Strangers Tend to Tell Me Things: A Memoir of Love, Loss, and Coming Home

Amy Dickinson is best known as the author of "Ask Amy," a popular syndicated newspaper advice column. In her memoir The Mighty Queens of Freeville, she shared the journey that led her from Freeville--a tiny village (pop. 520) in New York State--to Massachusetts, Washington, D.C., London and Chicago, with forays back to her hometown. In Strangers Tend to Tell Me Things, Dickinson continues her story, rooting her narrative more fully in Freeville, a town with "one stop sign marking the end of tree-lined Main Street." It has been home to her ancestors for generations.

Dickinson--a divorced, single mother, her only daughter off to college--"chose to move home permanently," living in a house down the street from her aging and increasingly infirm mother. She unpacks an adventurous story that winds through her upbringing and recounts how, when her often menacing father abandoned the family, their dairy farm failed. Her stoic mother, Jane, was then left to find ways of keeping the family afloat and of reinventing herself when she, too, was middle-aged.

REQUIRED TASKS:
(1) Reproduce the part of the review starting at "Dickinson--a divorced, single" and ending at "too, was middle-aged.", word for word.
(2) Using the review, decide whether each statement agrees with it: (a) Freeville has a population of 520. (b) Dickinson moved into the same house as her mother. (c) The family's dairy farm failed after her father abandoned the family. For each, answer yes or no and quote the words that decide it.

[Spatial question records]
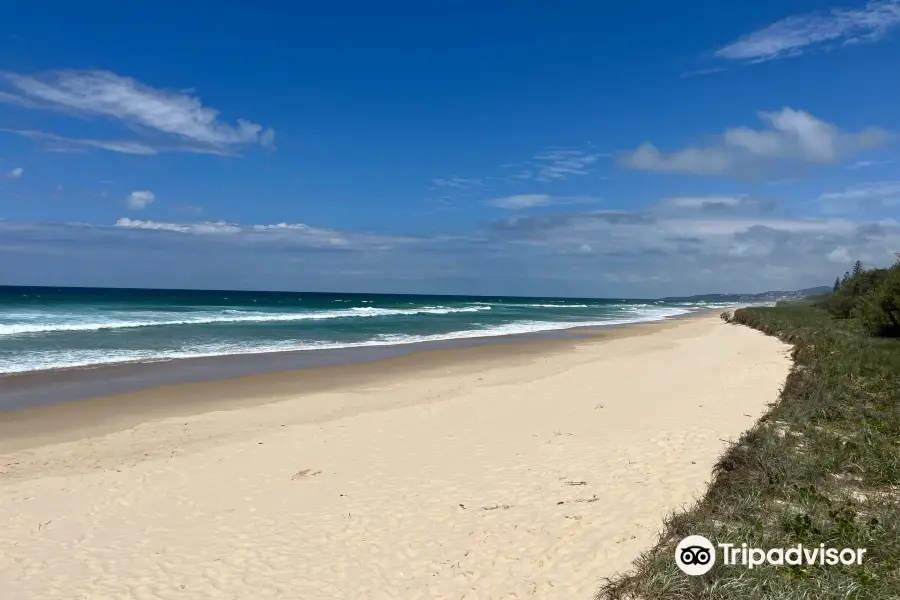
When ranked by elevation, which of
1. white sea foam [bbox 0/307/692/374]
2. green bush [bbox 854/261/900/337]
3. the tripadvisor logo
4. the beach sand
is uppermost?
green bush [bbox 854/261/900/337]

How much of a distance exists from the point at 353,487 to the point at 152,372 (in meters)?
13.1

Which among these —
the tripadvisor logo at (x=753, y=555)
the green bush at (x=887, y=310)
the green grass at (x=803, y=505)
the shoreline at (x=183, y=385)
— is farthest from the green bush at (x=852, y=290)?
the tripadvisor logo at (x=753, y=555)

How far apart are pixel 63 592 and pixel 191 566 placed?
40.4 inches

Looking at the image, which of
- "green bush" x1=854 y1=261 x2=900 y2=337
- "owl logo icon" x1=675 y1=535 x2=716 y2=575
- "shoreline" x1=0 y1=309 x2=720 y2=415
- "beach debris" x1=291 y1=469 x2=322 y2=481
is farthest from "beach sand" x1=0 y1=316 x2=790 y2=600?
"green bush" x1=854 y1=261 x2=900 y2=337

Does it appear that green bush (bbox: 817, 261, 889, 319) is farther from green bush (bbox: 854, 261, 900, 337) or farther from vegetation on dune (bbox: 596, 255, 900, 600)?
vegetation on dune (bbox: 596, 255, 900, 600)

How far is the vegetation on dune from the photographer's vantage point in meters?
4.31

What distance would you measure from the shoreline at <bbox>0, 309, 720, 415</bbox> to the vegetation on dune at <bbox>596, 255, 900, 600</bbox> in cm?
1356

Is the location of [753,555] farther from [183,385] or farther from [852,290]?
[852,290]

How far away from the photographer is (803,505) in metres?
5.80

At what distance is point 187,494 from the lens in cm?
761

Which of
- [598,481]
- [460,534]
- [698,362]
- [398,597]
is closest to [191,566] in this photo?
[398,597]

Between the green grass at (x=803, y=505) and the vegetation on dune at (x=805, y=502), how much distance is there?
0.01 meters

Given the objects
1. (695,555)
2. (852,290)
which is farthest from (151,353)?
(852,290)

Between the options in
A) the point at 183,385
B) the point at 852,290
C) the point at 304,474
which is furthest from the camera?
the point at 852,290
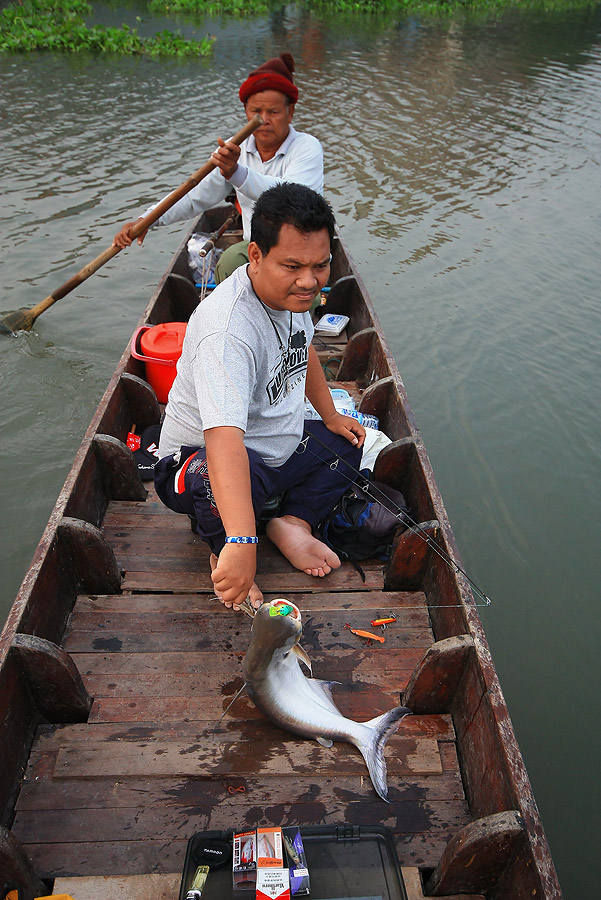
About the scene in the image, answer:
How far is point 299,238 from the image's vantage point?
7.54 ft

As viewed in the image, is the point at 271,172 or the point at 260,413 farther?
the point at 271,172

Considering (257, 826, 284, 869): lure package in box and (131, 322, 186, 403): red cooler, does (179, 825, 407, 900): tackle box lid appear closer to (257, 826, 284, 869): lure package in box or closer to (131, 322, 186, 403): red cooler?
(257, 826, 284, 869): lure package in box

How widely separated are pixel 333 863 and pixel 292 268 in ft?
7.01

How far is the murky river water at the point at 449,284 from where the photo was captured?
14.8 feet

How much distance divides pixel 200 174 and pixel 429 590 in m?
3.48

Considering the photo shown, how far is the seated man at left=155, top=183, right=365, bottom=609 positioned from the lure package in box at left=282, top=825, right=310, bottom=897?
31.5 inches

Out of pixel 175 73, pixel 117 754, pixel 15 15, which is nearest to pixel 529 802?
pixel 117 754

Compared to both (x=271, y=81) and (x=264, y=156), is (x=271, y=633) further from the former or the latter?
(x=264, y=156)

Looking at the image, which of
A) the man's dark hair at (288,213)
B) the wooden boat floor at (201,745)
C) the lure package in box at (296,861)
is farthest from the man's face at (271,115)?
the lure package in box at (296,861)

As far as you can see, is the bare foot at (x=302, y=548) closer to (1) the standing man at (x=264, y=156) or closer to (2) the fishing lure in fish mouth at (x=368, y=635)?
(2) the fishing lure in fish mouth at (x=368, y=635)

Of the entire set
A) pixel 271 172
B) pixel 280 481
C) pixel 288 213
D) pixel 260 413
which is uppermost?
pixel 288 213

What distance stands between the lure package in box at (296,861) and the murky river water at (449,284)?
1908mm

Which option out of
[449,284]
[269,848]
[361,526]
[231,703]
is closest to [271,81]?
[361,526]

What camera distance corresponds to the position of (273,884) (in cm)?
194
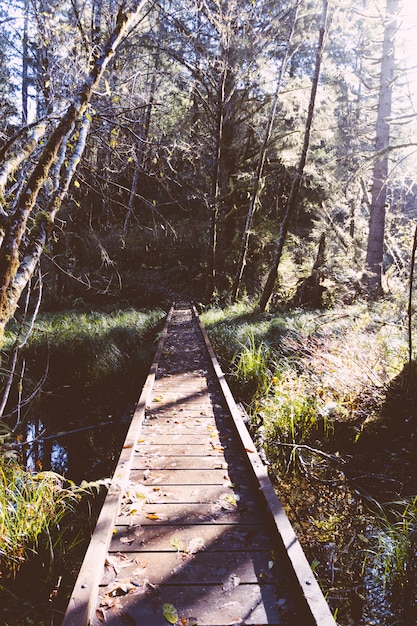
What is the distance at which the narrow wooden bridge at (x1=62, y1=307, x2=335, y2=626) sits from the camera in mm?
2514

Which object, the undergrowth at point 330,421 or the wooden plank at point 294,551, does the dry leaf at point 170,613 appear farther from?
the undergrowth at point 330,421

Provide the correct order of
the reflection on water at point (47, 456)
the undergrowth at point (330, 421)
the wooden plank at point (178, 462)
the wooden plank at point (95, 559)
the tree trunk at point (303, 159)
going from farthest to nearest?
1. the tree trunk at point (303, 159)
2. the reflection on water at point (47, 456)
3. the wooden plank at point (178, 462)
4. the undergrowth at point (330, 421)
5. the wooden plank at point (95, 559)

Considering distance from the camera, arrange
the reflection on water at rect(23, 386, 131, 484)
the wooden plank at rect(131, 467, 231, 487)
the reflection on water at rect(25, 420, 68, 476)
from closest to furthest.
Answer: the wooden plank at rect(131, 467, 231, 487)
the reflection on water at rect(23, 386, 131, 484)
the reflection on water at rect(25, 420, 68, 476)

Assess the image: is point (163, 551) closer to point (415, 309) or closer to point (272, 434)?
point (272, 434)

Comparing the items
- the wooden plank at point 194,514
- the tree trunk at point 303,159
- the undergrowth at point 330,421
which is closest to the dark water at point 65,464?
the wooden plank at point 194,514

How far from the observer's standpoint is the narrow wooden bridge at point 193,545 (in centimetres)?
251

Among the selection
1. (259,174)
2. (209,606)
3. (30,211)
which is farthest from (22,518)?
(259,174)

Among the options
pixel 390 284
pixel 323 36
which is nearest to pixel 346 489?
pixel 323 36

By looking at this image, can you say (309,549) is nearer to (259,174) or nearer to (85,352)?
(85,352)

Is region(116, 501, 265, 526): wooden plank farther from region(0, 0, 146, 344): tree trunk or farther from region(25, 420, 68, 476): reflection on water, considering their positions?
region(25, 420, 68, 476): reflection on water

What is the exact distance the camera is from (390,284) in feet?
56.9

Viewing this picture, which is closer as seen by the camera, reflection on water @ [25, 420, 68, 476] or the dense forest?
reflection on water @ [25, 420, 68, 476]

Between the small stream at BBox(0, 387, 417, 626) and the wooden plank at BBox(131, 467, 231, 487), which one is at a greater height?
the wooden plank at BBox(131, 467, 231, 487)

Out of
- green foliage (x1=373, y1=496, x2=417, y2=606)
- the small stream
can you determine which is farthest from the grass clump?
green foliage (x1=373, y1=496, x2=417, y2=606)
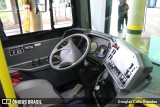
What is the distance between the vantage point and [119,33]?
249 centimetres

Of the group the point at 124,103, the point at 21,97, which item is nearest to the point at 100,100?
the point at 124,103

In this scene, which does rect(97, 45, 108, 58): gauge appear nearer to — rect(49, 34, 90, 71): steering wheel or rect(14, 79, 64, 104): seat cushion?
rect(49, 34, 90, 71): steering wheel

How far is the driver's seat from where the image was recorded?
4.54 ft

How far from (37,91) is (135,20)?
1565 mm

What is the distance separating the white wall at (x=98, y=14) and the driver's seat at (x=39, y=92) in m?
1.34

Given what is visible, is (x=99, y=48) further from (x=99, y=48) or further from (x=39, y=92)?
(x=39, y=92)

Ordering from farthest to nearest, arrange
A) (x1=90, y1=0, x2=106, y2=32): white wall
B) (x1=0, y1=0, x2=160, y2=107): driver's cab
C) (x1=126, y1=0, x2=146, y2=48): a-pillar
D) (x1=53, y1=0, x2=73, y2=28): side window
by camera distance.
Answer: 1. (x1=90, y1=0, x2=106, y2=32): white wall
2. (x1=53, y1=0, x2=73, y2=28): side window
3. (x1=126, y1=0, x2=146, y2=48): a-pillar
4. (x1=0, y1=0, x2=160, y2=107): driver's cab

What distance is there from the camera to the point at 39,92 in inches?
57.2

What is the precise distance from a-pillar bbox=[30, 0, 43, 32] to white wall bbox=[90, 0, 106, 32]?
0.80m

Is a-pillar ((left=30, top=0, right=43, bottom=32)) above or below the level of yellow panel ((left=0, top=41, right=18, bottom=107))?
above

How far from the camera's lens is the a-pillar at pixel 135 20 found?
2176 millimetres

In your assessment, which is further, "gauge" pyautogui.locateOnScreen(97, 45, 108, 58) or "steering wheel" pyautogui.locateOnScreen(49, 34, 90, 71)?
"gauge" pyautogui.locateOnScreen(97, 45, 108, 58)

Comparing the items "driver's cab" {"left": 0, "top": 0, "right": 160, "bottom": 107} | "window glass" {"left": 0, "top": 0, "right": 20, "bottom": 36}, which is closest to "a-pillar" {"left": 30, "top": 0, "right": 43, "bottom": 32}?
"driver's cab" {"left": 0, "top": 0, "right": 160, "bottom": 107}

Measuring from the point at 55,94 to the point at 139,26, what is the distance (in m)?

FULL SOLUTIONS:
(1)
Dickinson--a divorced, single mother, her only daughter off to college--"chose to move home permanently," living in a house down the street from her aging and increasingly infirm mother. She unpacks an adventurous story that winds through her upbringing and recounts how, when her often menacing father abandoned the family, their dairy farm failed. Her stoic mother, Jane, was then left to find ways of keeping the family afloat and of reinventing herself when she, too, was middle-aged.

(2)
(a) Yes: "a tiny village (pop. 520) in New York State"
(b) No: "living in a house down the street from her aging and increasingly infirm mother"
(c) Yes: "when her often menacing father abandoned the family, their dairy farm failed"